The Public Health Service (ÖGD) has traditionally played a marginal role in Germany’s health care system and is often only loosely embedded within cooperative structures between social administrations and service providers. However, given its legal mandate and broad portfolio of responsibilities, the ÖGD is well positioned to assume a central role in shaping and coordinating health care provision at the municipal level - thereby contributing to the goal of equal living conditions across the country.
The SARS-CoV-2 pandemic highlighted the ÖGD’s critical importance - not only in crisis response but also as a key institution in the broader landscape of public service delivery. This prompts a central question: Have the reforms initiated in the wake of the pandemic laid the groundwork for the institutional modernization of the ÖGD (‘ÖGD Pakt’), enabling it to serve as a cornerstone of a more resilient, future-oriented public administration - one that not only withstands shocks but also ‘bounces forward’ by reconfiguring public health service provision?
To investigate this, we conducted an online survey targeting all 376 local public health agencies, complemented by a series of expert interviews.

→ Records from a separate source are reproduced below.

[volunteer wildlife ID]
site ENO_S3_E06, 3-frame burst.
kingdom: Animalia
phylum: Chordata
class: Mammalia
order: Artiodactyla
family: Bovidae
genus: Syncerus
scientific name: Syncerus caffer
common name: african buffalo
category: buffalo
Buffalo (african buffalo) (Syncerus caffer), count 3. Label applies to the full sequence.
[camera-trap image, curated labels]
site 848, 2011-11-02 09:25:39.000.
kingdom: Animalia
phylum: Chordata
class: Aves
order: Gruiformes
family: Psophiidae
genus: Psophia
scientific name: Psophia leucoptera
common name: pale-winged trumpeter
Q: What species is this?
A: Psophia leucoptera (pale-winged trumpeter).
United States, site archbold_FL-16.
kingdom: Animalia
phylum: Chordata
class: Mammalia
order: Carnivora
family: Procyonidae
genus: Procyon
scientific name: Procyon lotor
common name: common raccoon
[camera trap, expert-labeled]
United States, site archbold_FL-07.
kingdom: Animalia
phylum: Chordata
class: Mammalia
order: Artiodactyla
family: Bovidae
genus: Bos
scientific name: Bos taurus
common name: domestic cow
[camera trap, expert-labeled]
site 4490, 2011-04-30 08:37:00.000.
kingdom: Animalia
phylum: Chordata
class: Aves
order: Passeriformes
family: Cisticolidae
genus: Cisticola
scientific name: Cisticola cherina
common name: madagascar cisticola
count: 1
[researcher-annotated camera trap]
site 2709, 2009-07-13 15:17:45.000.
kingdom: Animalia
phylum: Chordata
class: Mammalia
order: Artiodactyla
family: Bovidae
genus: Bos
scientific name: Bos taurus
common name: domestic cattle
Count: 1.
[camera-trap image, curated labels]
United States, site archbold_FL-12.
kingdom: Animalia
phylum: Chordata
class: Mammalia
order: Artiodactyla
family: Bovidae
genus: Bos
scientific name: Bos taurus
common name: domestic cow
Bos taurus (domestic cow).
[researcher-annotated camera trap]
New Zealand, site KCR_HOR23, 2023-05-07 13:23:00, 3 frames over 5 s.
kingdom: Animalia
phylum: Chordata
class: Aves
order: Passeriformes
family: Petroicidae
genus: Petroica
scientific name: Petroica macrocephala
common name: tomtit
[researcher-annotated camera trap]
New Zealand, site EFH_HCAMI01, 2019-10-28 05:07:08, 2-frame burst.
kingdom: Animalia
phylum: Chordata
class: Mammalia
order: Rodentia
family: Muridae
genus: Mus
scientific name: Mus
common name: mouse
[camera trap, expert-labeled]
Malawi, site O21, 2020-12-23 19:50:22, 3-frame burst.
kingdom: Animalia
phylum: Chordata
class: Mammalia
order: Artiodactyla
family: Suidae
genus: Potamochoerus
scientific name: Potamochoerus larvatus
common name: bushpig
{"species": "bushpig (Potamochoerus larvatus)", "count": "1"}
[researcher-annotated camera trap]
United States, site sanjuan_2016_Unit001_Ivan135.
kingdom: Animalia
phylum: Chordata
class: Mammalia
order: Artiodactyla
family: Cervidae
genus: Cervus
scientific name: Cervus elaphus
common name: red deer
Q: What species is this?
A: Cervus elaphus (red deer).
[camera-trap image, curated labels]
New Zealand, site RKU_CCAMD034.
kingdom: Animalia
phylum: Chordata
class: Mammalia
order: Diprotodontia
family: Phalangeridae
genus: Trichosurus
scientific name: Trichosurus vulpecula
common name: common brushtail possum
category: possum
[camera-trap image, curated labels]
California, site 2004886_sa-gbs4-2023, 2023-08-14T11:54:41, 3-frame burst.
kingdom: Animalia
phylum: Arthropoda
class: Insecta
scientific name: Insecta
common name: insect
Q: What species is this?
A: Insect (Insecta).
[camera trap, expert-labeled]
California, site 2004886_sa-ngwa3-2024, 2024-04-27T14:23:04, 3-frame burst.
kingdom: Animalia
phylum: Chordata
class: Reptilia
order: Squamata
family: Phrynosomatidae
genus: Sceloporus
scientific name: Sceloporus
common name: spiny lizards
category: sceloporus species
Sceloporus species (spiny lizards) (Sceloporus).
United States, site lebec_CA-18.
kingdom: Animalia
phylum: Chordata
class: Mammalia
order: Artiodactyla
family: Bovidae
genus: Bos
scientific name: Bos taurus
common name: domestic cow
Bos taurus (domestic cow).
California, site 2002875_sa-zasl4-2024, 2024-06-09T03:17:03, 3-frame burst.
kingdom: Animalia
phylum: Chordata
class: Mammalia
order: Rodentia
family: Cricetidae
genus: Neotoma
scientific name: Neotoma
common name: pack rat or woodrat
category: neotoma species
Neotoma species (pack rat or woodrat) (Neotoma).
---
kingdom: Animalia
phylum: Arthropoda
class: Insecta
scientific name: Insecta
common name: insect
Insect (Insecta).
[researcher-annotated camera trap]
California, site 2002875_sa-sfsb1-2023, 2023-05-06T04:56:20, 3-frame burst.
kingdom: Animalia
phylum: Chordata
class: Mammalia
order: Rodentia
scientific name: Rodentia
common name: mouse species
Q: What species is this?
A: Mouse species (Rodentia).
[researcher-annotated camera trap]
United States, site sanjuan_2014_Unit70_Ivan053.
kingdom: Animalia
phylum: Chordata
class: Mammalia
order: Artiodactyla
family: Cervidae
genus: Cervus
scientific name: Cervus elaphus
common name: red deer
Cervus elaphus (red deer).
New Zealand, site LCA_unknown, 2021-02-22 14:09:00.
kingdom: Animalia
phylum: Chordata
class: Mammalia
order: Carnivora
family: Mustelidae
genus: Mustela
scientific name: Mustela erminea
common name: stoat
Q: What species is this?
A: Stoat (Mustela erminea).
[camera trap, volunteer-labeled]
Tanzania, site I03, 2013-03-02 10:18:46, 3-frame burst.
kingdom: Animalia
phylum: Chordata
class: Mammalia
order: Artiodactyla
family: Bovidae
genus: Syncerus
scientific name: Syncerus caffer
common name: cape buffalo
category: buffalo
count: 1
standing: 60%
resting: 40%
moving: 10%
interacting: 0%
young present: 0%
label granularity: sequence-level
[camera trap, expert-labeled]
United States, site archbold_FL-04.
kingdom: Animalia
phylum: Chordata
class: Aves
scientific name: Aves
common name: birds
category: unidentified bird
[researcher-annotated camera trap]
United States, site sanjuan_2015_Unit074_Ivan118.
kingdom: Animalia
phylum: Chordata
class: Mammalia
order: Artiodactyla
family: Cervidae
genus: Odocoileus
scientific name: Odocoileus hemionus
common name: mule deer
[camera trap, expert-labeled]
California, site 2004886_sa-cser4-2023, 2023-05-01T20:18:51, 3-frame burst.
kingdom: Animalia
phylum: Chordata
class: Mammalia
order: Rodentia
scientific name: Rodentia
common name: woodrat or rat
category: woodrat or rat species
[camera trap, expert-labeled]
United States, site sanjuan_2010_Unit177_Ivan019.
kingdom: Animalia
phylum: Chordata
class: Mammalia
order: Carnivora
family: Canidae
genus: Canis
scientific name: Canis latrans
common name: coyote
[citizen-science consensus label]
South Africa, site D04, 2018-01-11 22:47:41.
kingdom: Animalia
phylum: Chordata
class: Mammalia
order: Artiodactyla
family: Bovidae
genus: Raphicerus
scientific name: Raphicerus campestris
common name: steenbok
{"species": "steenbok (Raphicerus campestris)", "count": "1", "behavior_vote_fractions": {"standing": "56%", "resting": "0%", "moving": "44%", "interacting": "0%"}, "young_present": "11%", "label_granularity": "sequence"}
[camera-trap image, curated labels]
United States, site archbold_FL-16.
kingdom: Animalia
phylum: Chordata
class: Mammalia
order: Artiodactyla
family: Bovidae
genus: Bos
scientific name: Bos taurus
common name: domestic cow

The ‘ÖGD-Pakt’-reforms, however, remain vague in many respects regarding which modernization scenario is actually being pursued: an incremental renewal within existing institutional pathways, or a programmatic reorientation aligned with the guiding principle of “Public Health at the local level.” Our analysis of modernization efforts in recent years reveals two key findings. First, there is no coherent modernization strategy across the federal states. The institutional heterogeneity that characterized the landscape prior to the pandemic has persisted in its aftermath. Second, even within individual states, a consistent pattern is lacking when comparing different dimensions of modernization. For example, incremental developments in the area of human resources - such as the continued reliance on exclusively medical leadership - may coexist with more substantial innovations, such as the use of digital tools to facilitate cross-sectoral data exchange. Overall, the modernization process is fragmented and does not follow a unified logic - neither at the national level nor within individual states, and possibly not even within individual local public health offices.